### [Your assignment]
Where "California" appears in a line of the entries below, that line should be copied.

### [Given data]
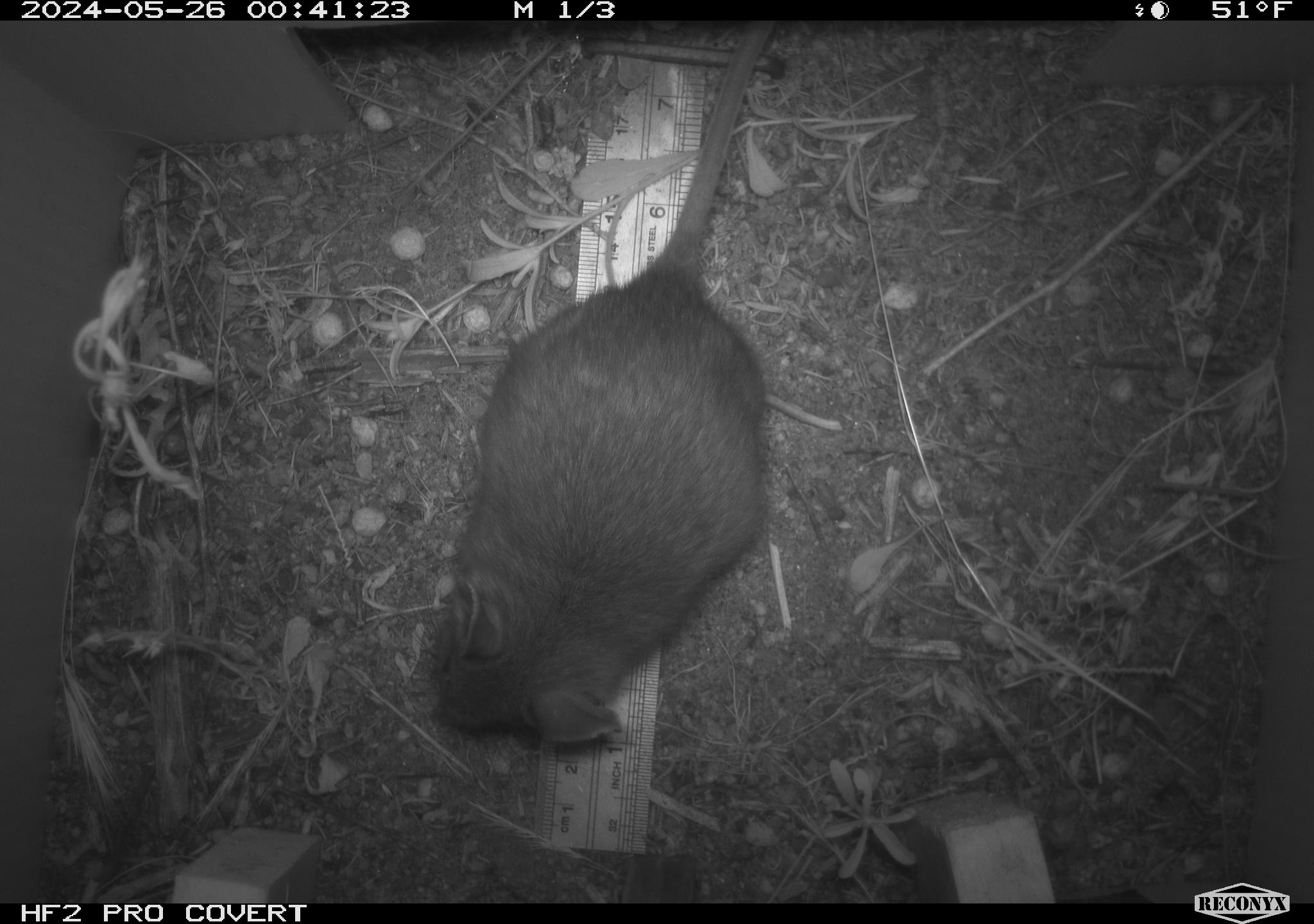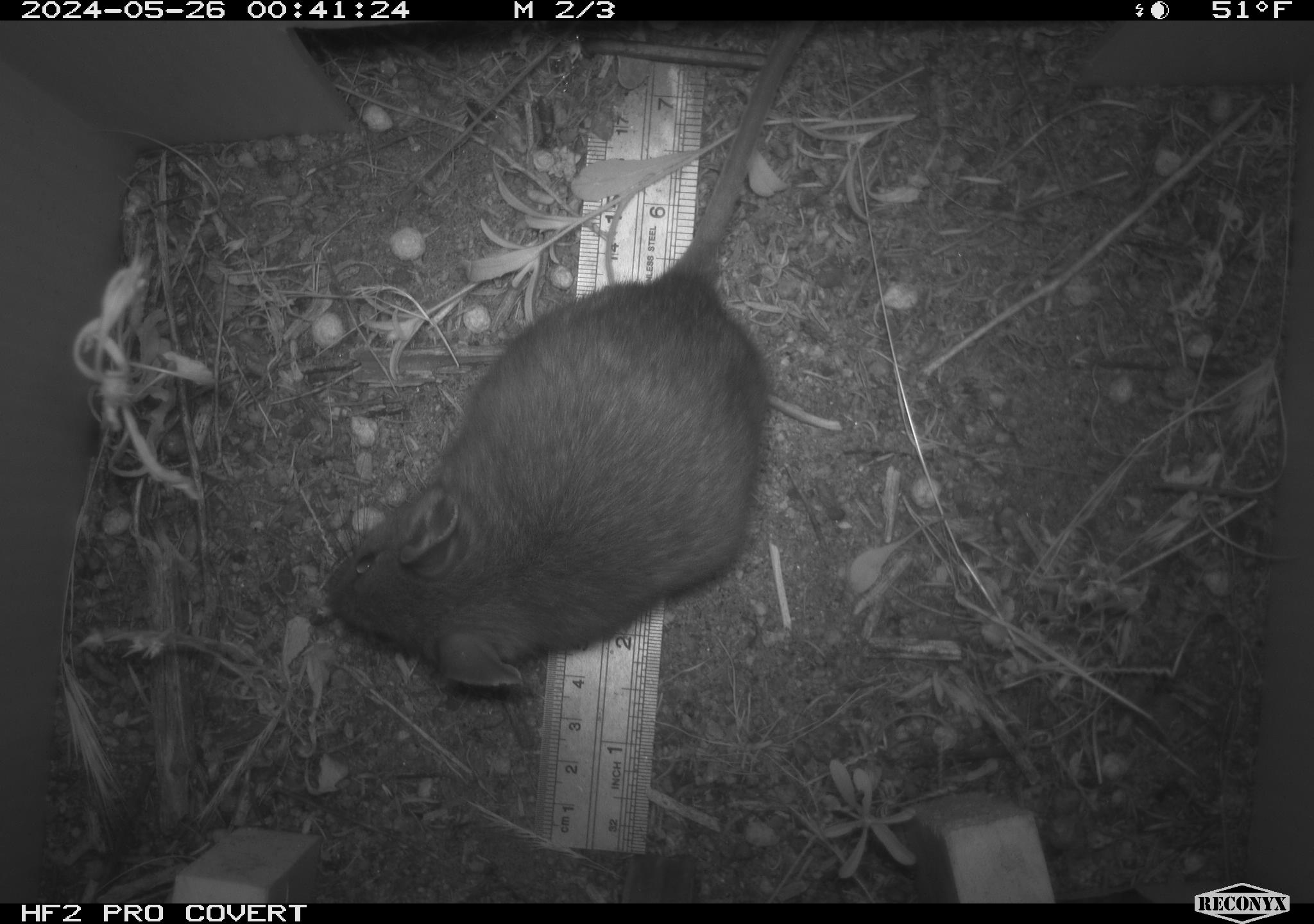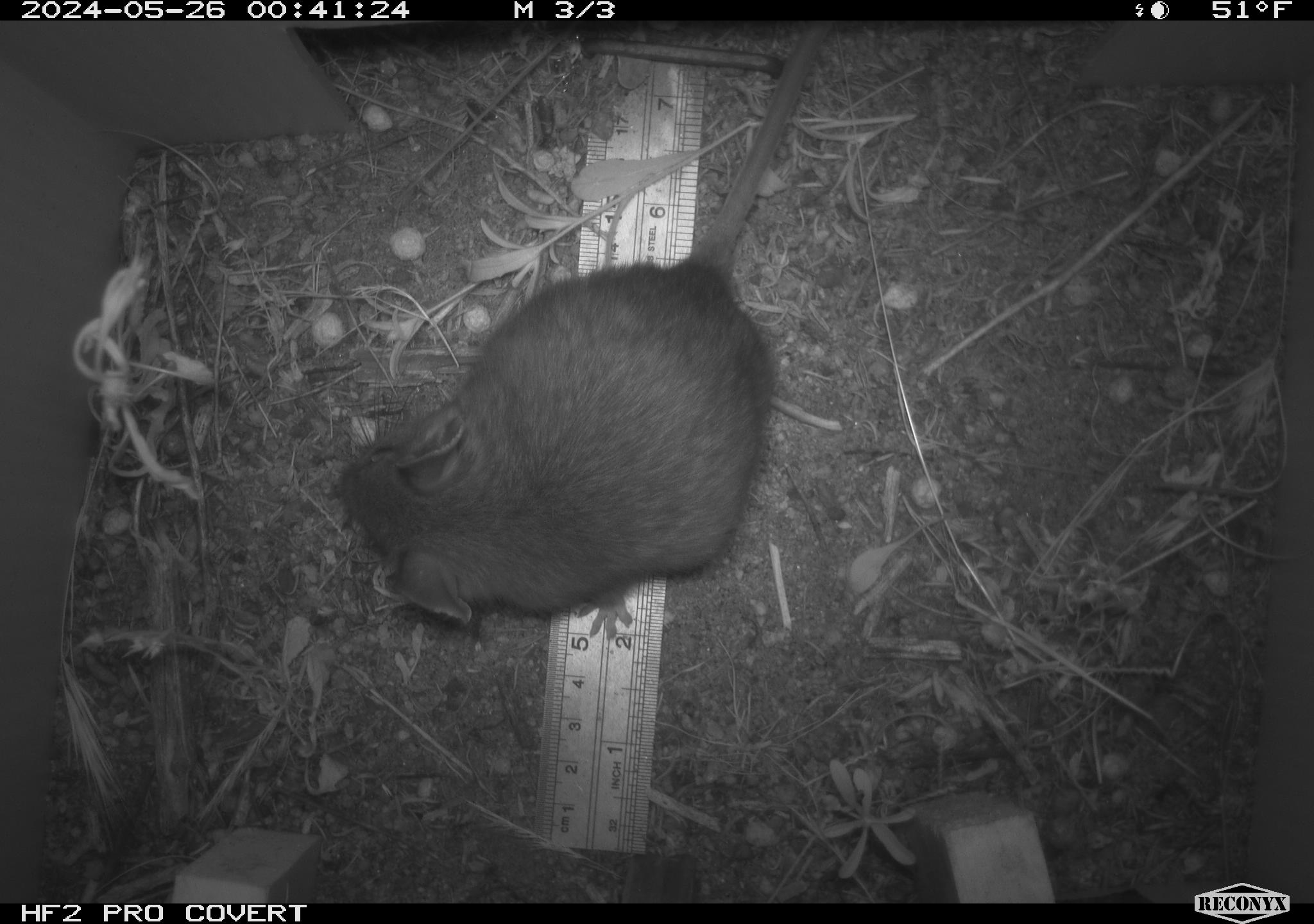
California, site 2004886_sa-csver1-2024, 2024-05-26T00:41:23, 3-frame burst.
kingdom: Animalia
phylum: Chordata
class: Mammalia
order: Rodentia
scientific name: Rodentia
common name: rodent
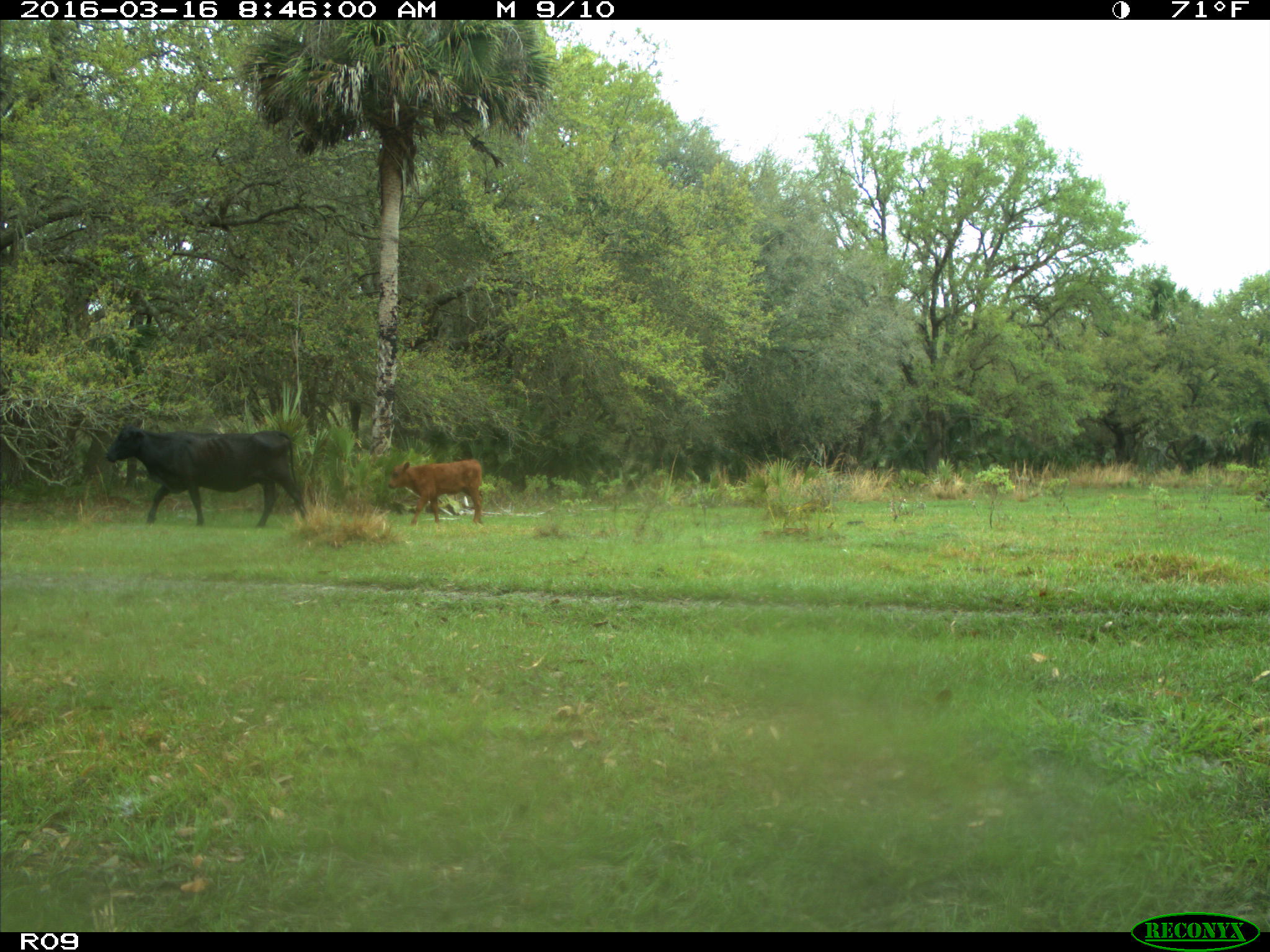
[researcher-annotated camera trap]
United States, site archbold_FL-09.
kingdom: Animalia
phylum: Chordata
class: Mammalia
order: Artiodactyla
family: Bovidae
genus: Bos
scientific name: Bos taurus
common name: domestic cow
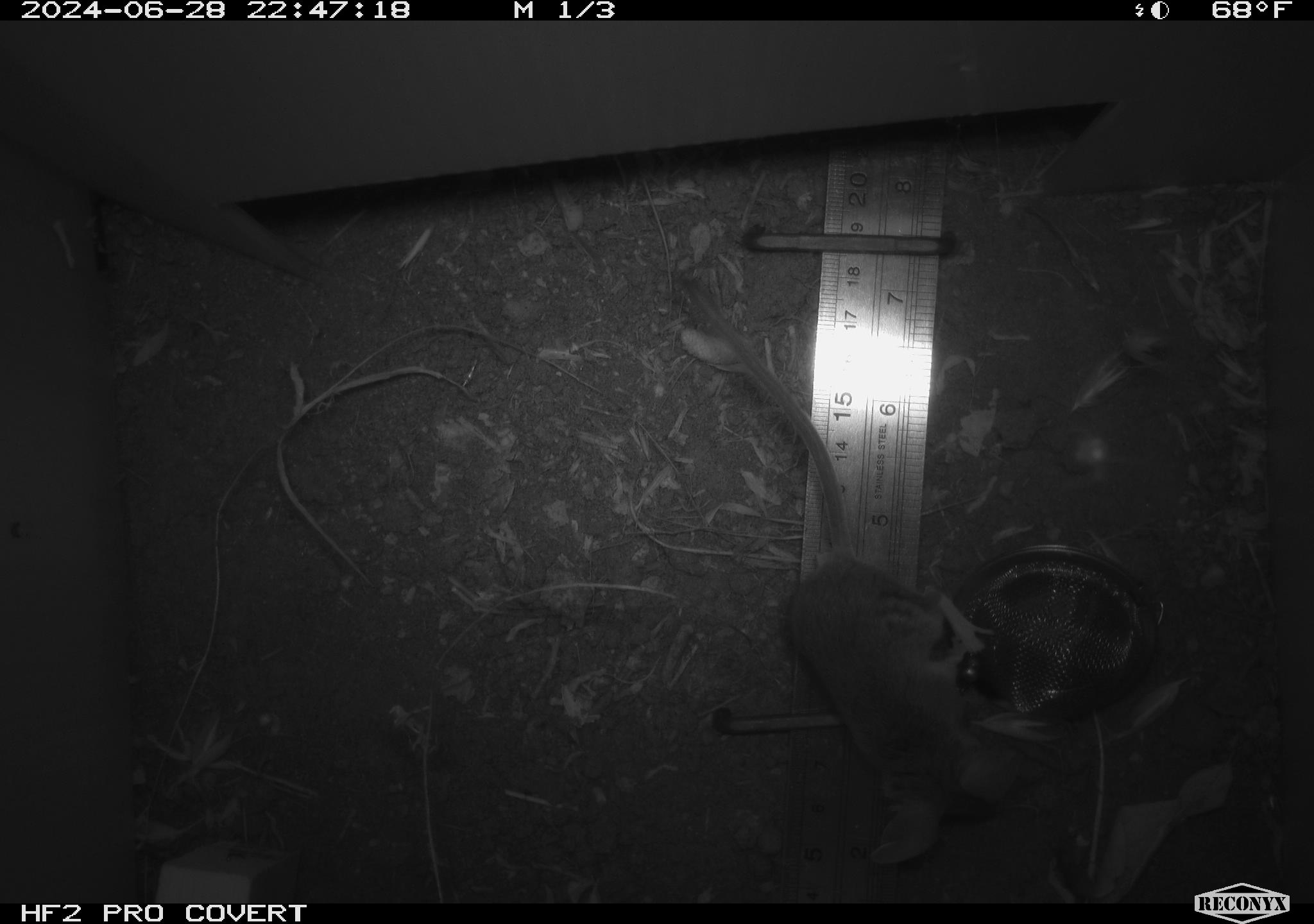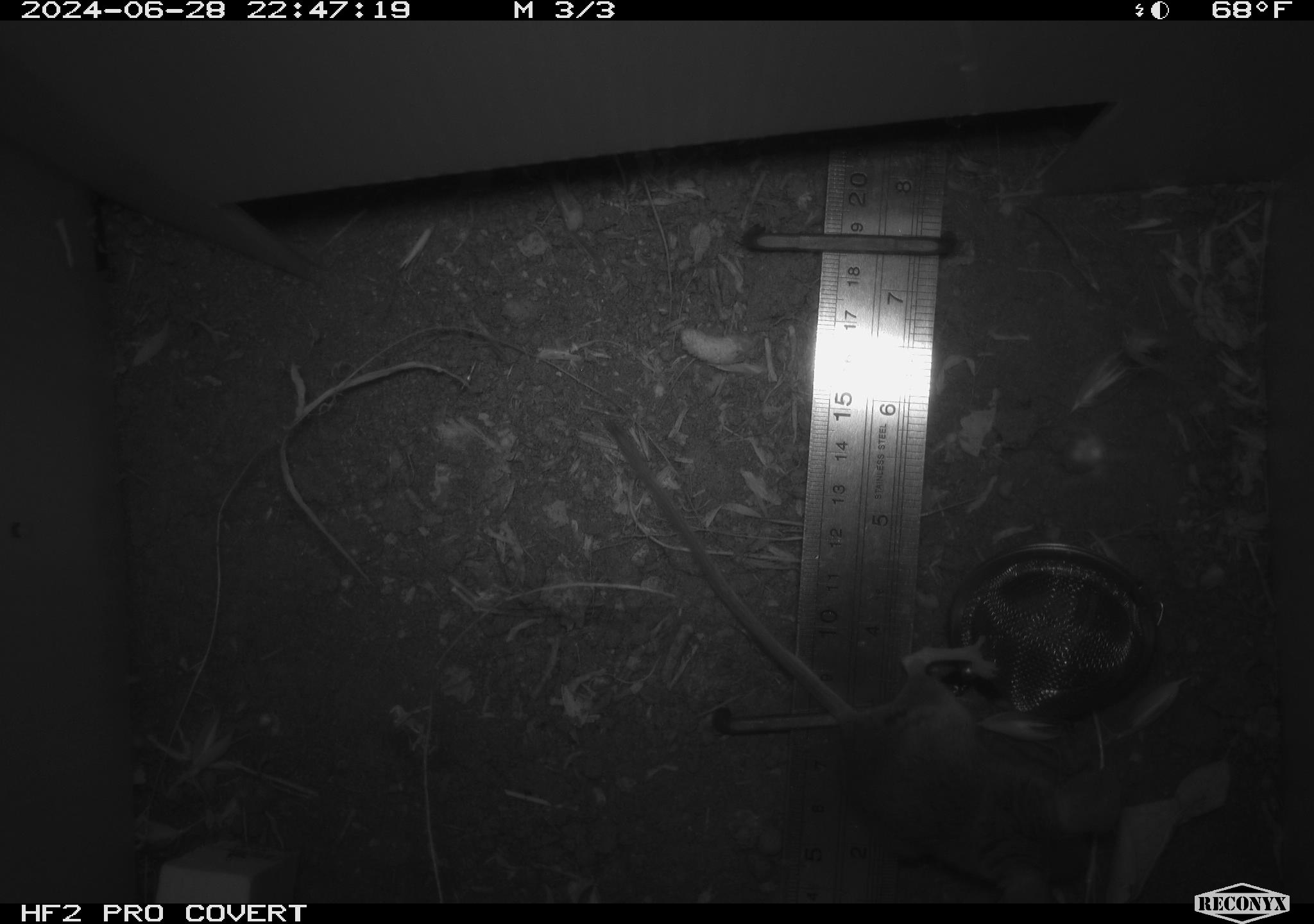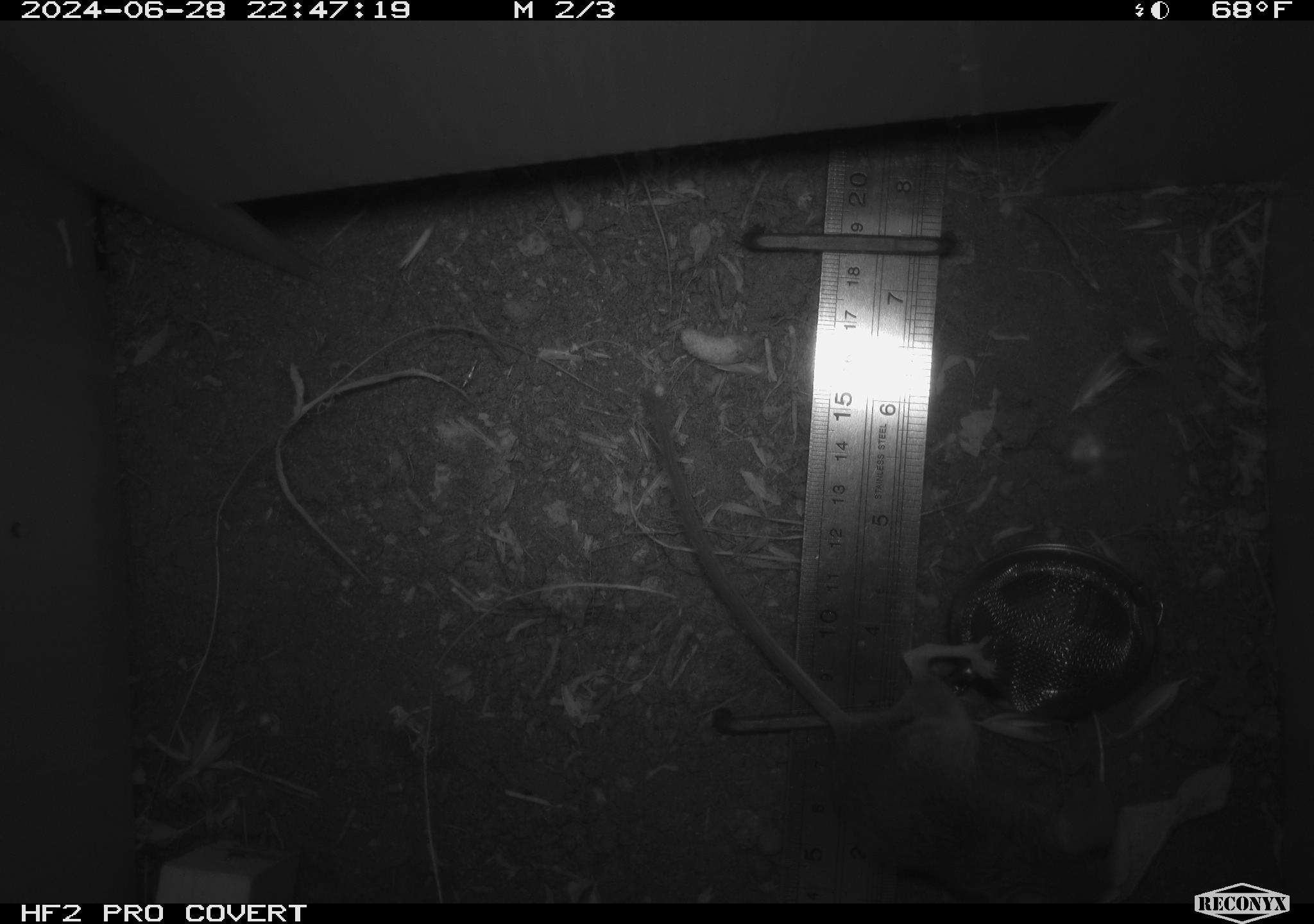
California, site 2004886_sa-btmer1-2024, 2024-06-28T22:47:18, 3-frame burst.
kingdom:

### [Task response]
California, site 2004886_sa-csver1-2024, 2024-05-26T00:41:23, 3-frame burst.
California, site 2004886_sa-btmer1-2024, 2024-06-28T22:47:18, 3-frame burst.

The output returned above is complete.